In this chapter, the author presents one of the world’s best poker players and how he applied different tactics in each different game. We find out that when there is no obvious answer, a poker player is forced to make a decision using the emotional brain (players that trust their emotional brains make the most money). Also, spending more time on shopping decisions leads to more satisfaction later on. Jonah Lehrer also gives the reader some advices on how to make good decision (acquire the information with a conscious mind and wait for the unconscious to digest it). A story presents research made on stock traders a few years ago. They had their heart rates, blood pressure, body temperature and skin conductivity monitored while they made thousand of financial decision on a daily basis. Results report that most of the financial transactions were accompanied by feelings (sweaty palms, spiking blood pressure), and the ones that weren’t, were the worst ones. So emotions are profitable. Also, thinking about what we are thinking is possible by alternating between emotions and rationality.

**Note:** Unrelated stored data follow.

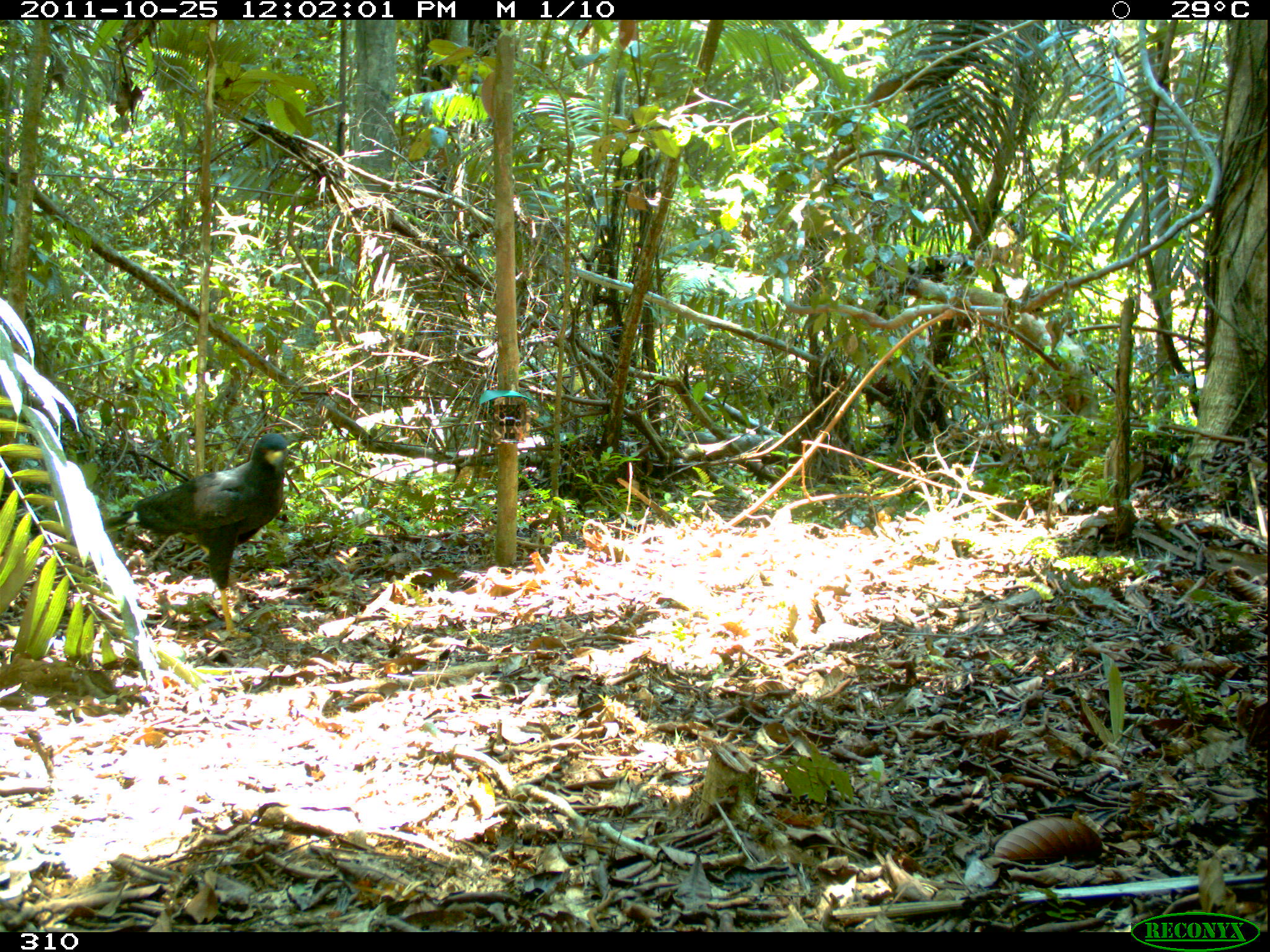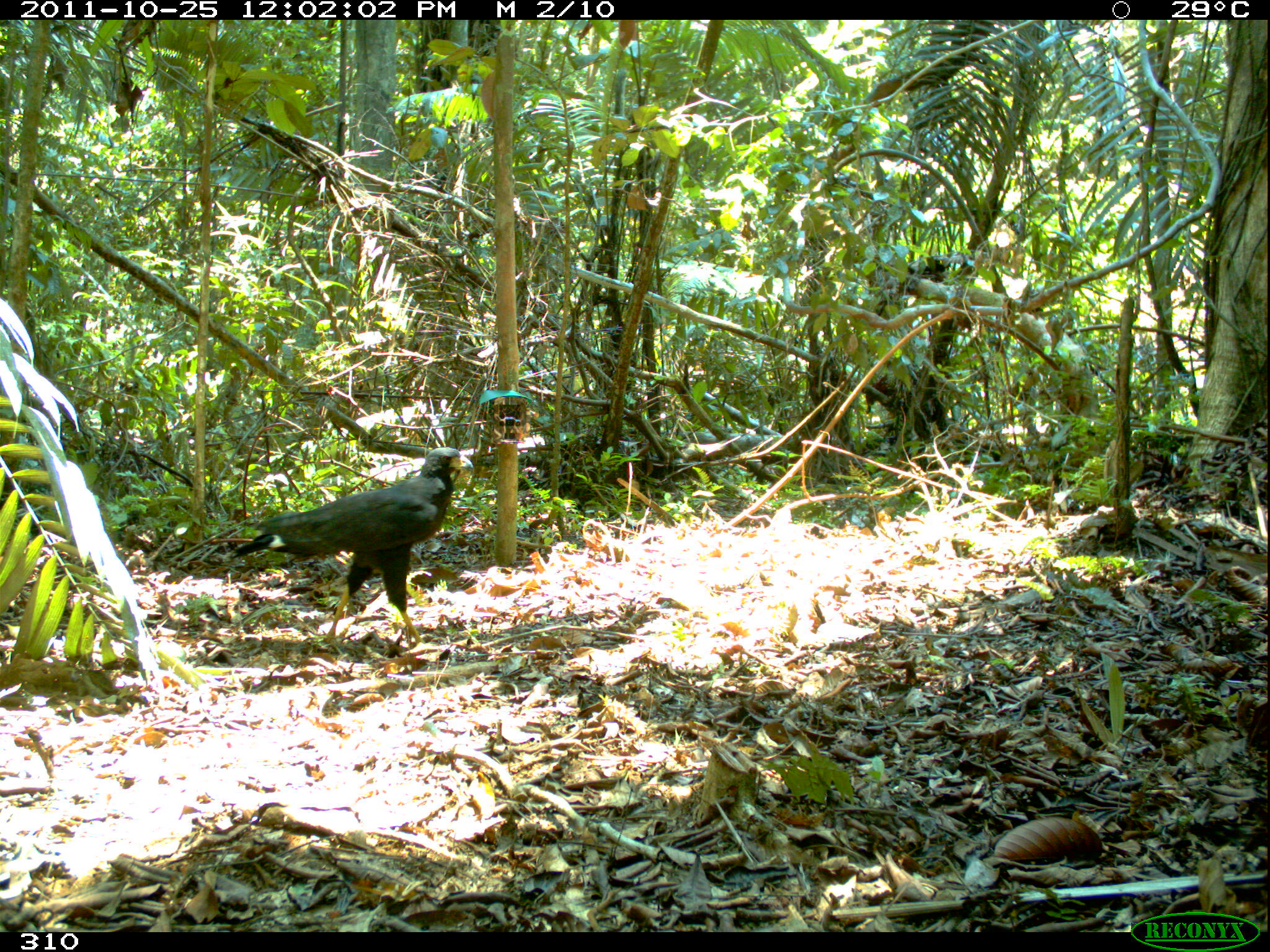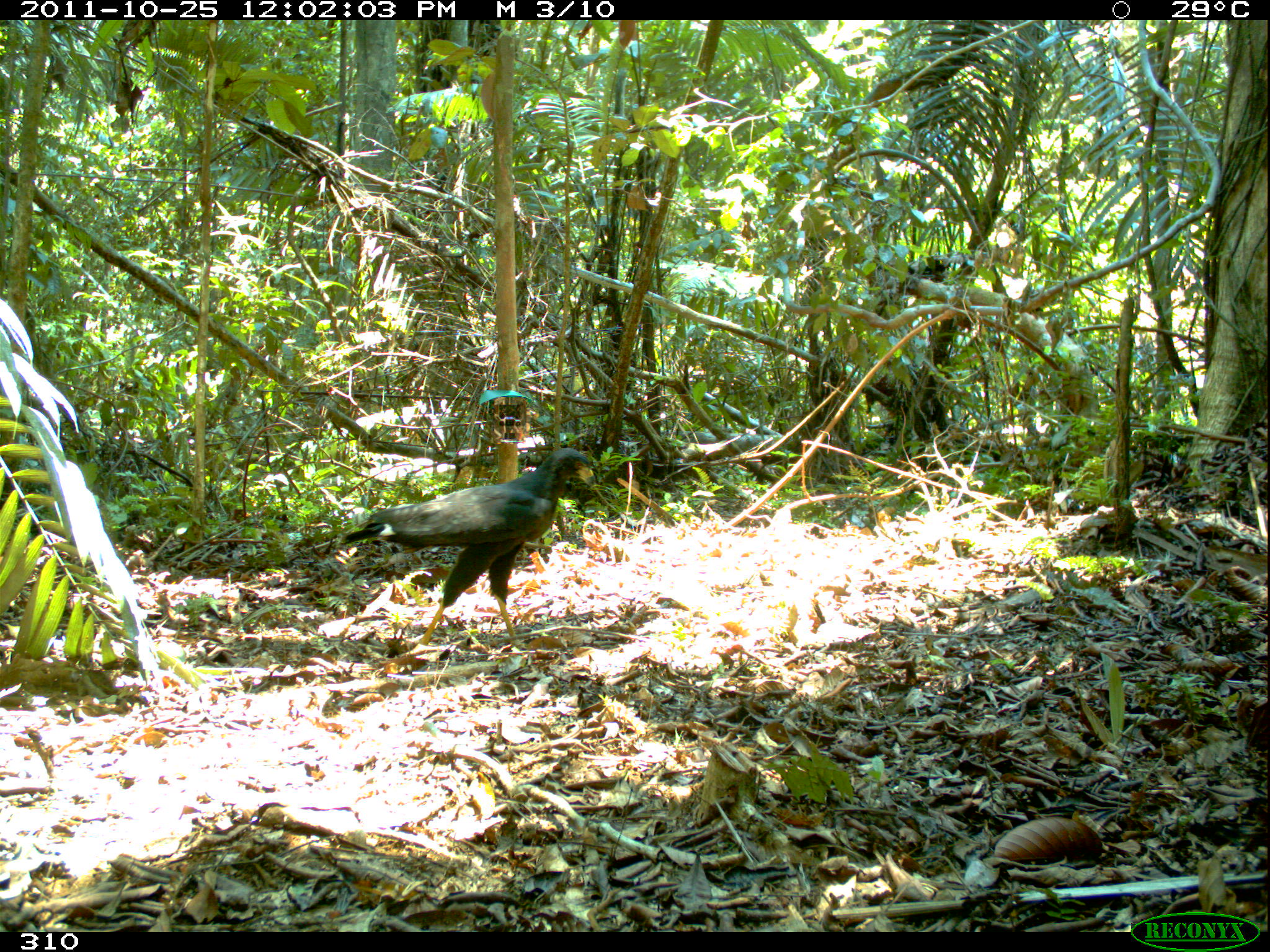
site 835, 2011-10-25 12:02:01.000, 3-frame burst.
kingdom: Animalia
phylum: Chordata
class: Aves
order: Accipitriformes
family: Accipitridae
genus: Buteogallus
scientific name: Buteogallus urubitinga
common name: great black hawk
Buteogallus urubitinga (great black hawk).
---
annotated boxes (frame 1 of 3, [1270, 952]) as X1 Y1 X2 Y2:
buteogallus urubitinga: 101 430 289 641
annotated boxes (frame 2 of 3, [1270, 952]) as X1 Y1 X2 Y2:
buteogallus urubitinga: 232 447 473 654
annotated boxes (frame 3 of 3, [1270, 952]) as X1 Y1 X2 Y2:
buteogallus urubitinga: 340 447 594 653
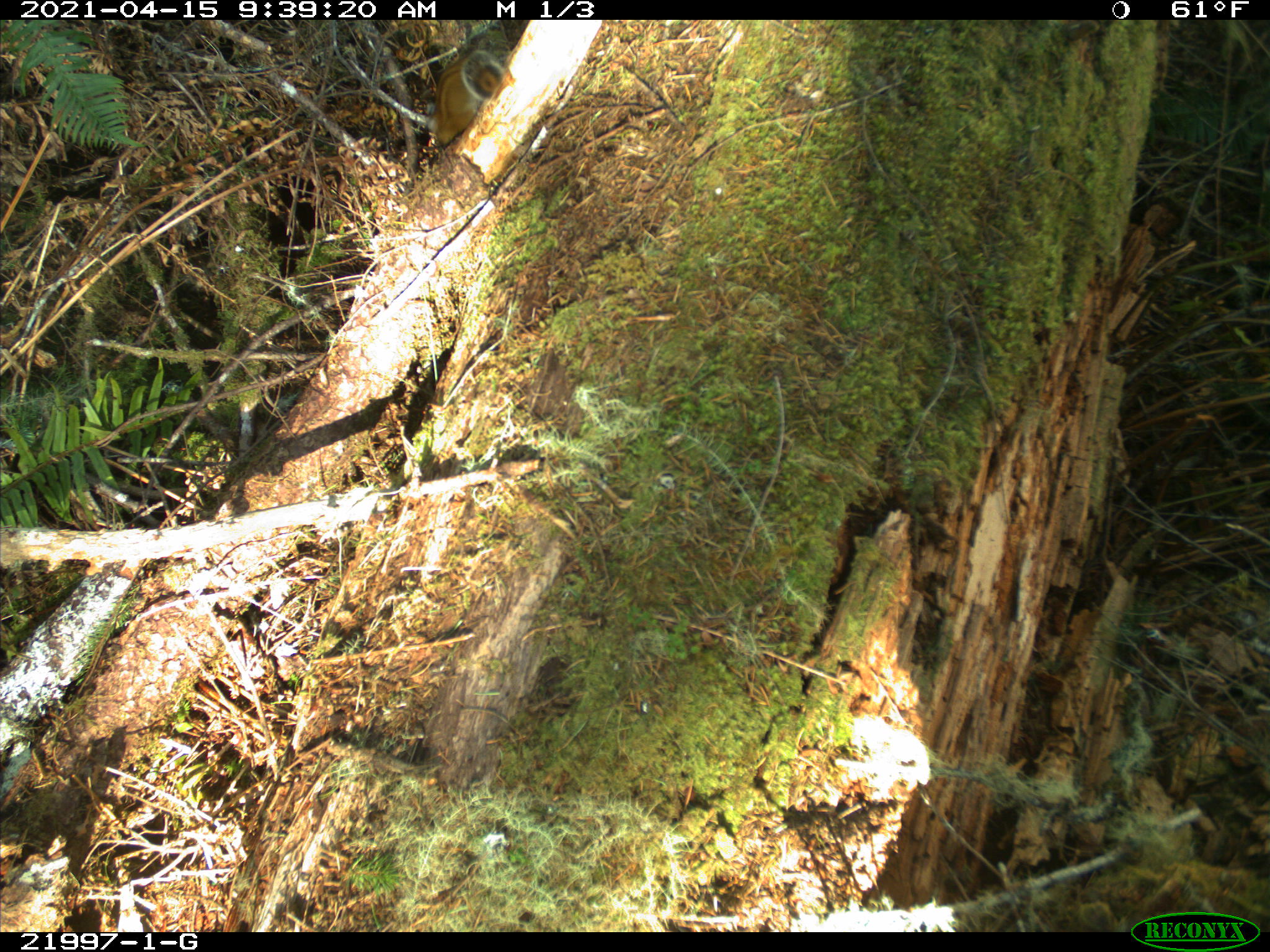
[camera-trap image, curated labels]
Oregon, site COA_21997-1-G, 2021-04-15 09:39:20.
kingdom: Animalia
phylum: Chordata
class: Mammalia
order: Rodentia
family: Sciuridae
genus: Neotamias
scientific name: Neotamias townsendii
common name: townsend's chipmunk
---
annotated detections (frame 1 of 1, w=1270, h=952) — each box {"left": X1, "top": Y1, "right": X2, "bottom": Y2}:
townsend's chipmunk: {"left": 415, "top": 32, "right": 543, "bottom": 185}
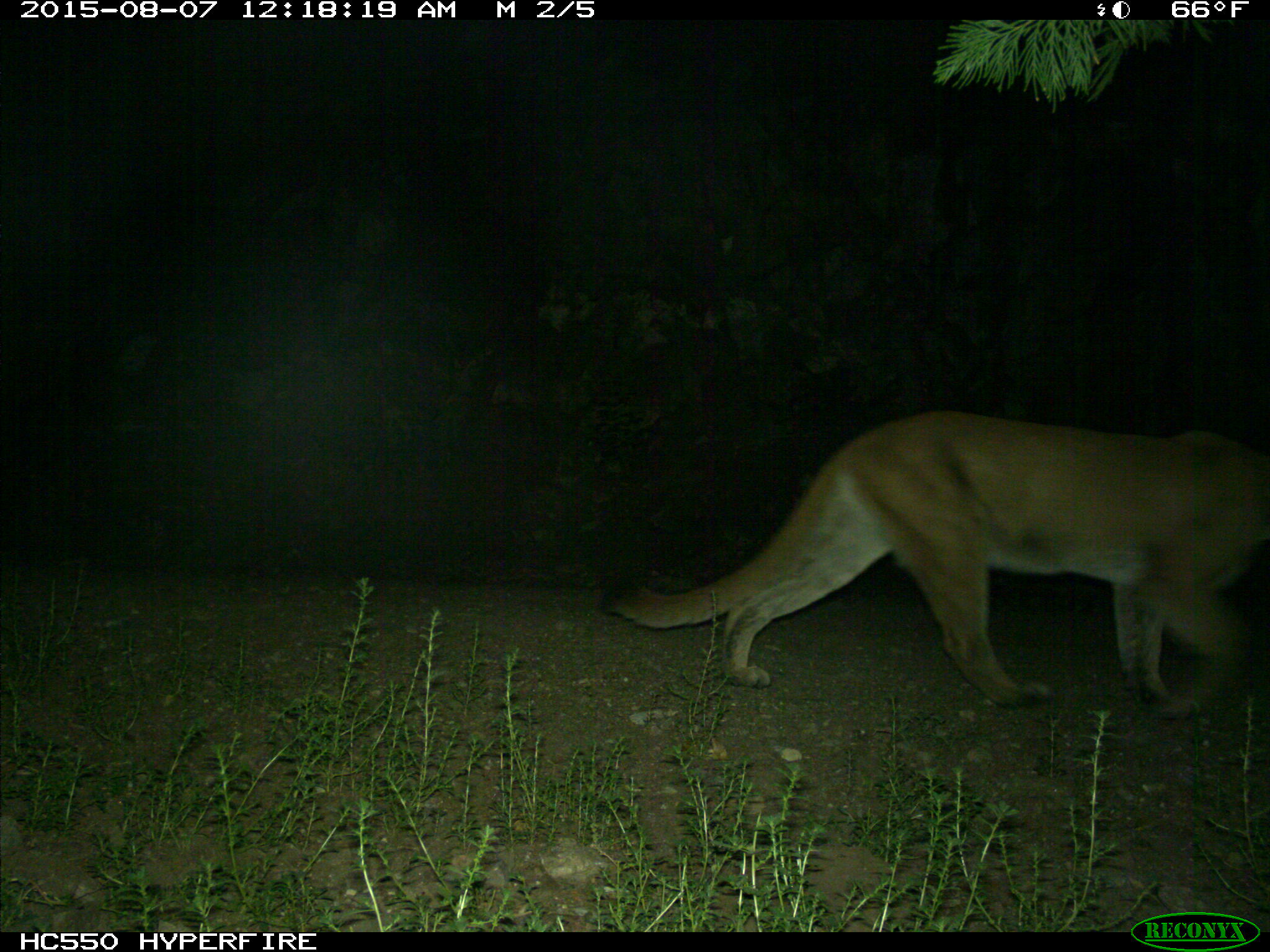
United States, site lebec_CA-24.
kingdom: Animalia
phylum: Chordata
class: Mammalia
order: Carnivora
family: Felidae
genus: Puma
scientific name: Puma concolor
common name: mountain lion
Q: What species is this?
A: Puma concolor (mountain lion).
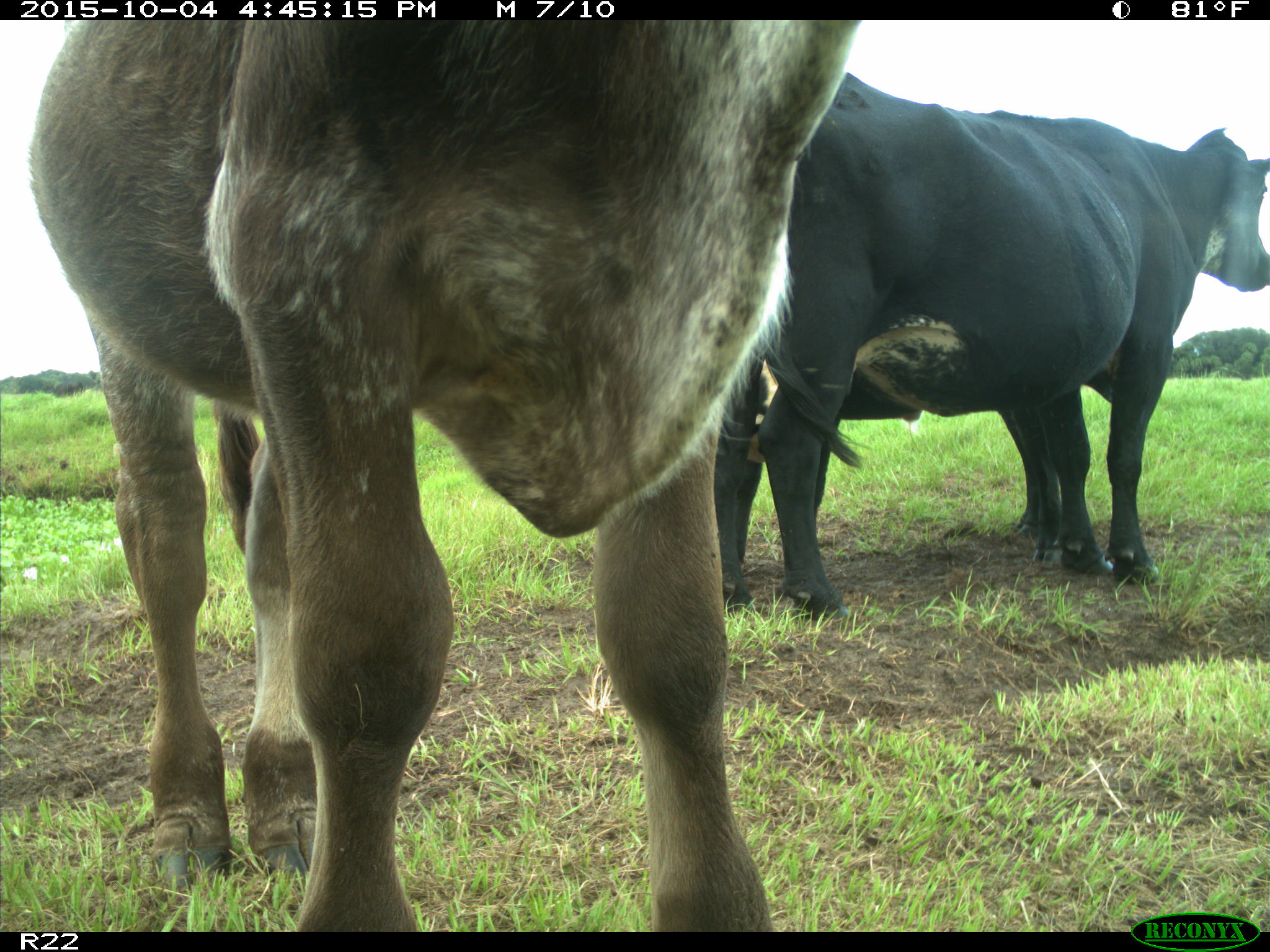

In all 8 chapters, the author emphasizes the importance of the prefrontal cortex (outermost layer of the frontal lobes) in rational planning, as this area is designed to come up with creative answers and insights that lead to right decisions (“from the perspective of the brain, new ideas are merely several old thoughts that occur at the exact same time”) and it is also an information filter for disagreable points of view. Together with the anterior cingulate cortex, the PFC has executive control in the brain. The dorsolateral prefrontal cortex is regarded as the rational center of the brain and although the frontal cortex is responsible for reason, intelligence and morality, a significant part of it is involved with emotions.
The research presented in this book was conducted by scientists such as Antoine Bechara, Antonio Damasio, George Loewenstein, Mark Jung-Beeman, Brian Knutson. Dan Ariely, Read Montague or Michael Gazzaniga. Although the chapters involve considerable neuroscience insights, Jonah Lehrer introduces each concept using stories and making the text lighter and engaging the audience. For me this was an insightful, great reading experience.